▶ Activity: Starting at the line with "phylum: Chordata", repeat every line exactly until the records end, including the last one.

**** Source material

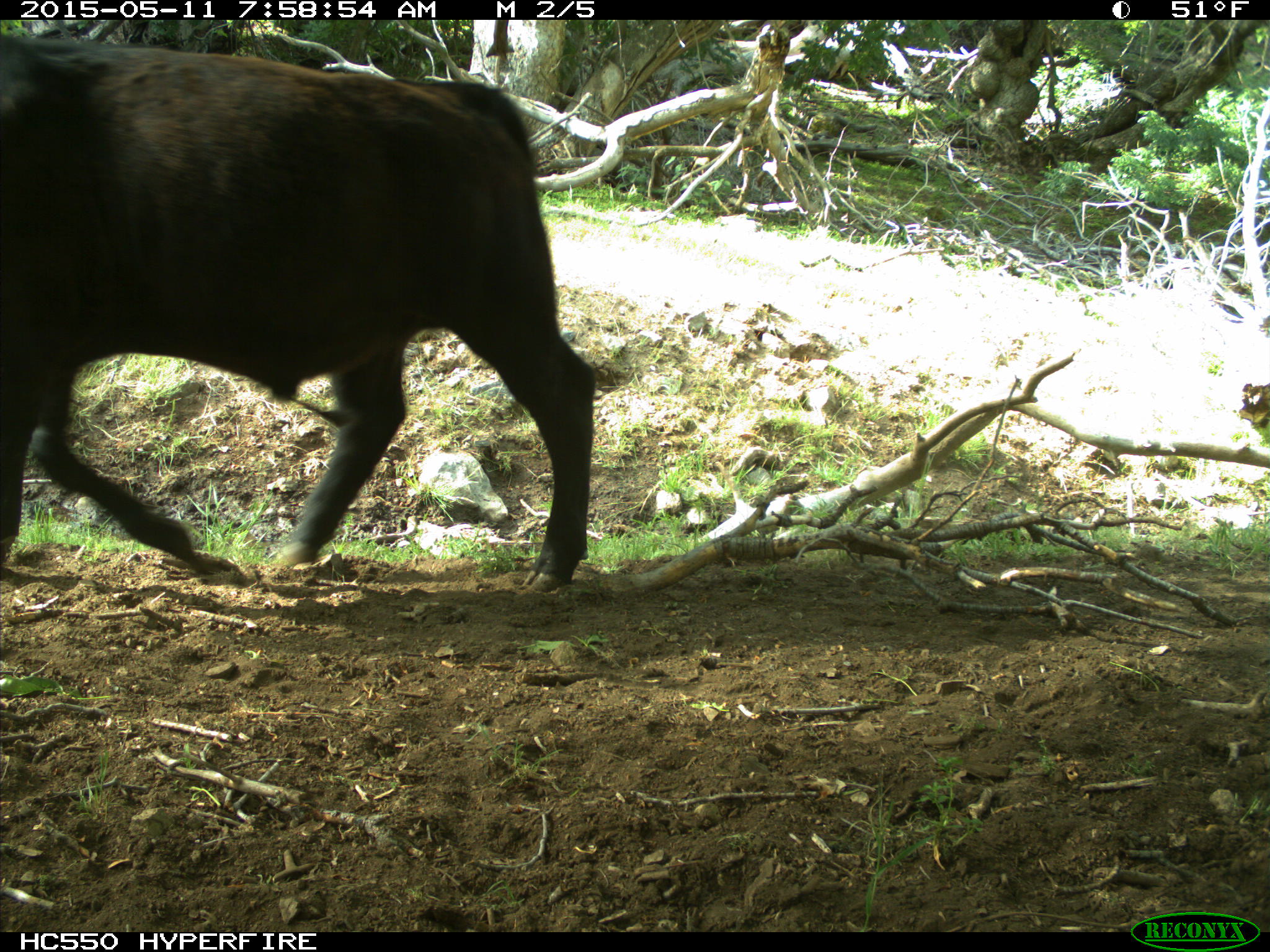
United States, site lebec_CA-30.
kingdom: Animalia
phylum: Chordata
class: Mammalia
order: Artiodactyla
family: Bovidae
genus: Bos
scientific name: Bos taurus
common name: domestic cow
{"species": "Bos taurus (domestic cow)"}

********

▶ Expected answer:
phylum: Chordata
class: Mammalia
order: Artiodactyla
family: Bovidae
genus: Bos
scientific name: Bos taurus
common name: domestic cow
{"species": "Bos taurus (domestic cow)"}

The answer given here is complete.